[Spatial relation data]
——————

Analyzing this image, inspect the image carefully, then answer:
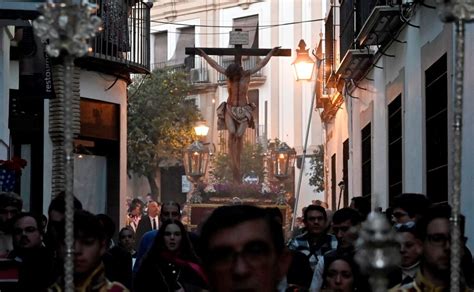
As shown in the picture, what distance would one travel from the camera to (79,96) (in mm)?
20078

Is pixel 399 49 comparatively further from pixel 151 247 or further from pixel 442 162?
pixel 151 247

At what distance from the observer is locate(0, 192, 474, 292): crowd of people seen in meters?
3.14

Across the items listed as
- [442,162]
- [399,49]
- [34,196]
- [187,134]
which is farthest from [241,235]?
[187,134]

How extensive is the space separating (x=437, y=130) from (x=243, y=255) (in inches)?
383

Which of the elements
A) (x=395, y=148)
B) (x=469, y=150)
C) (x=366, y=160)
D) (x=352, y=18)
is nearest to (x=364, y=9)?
(x=352, y=18)

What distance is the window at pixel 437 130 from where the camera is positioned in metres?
12.0

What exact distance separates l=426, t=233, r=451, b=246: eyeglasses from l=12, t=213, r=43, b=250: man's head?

——————

Rewrite the rows above as a numbered list, one line per item, dropping the blank lines and omitting the pictures.

> SOLUTION TO THE EXERCISE:
1. Analyzing this image, inspect the image carefully, then answer:
2. As shown in the picture, what distance would one travel from the camera to (79,96) (in mm)?
3. 20078
4. Is pixel 399 49 comparatively further from pixel 151 247 or further from pixel 442 162?
5. pixel 151 247
6. At what distance from the observer is locate(0, 192, 474, 292): crowd of people seen in meters?
7. 3.14
8. Across the items listed as
9. - [442,162]
10. - [399,49]
11. - [34,196]
12. - [187,134]
13. which is farthest from [241,235]?
14. [187,134]
15. How extensive is the space separating (x=437, y=130) from (x=243, y=255) (in inches)?
16. 383
17. Which of the elements
18. A) (x=395, y=148)
19. B) (x=469, y=150)
20. C) (x=366, y=160)
21. D) (x=352, y=18)
22. is nearest to (x=364, y=9)?
23. (x=352, y=18)
24. What distance is the window at pixel 437 130 from where the camera is positioned in metres?
25. 12.0
26. What exact distance separates l=426, t=233, r=451, b=246: eyeglasses from l=12, t=213, r=43, b=250: man's head?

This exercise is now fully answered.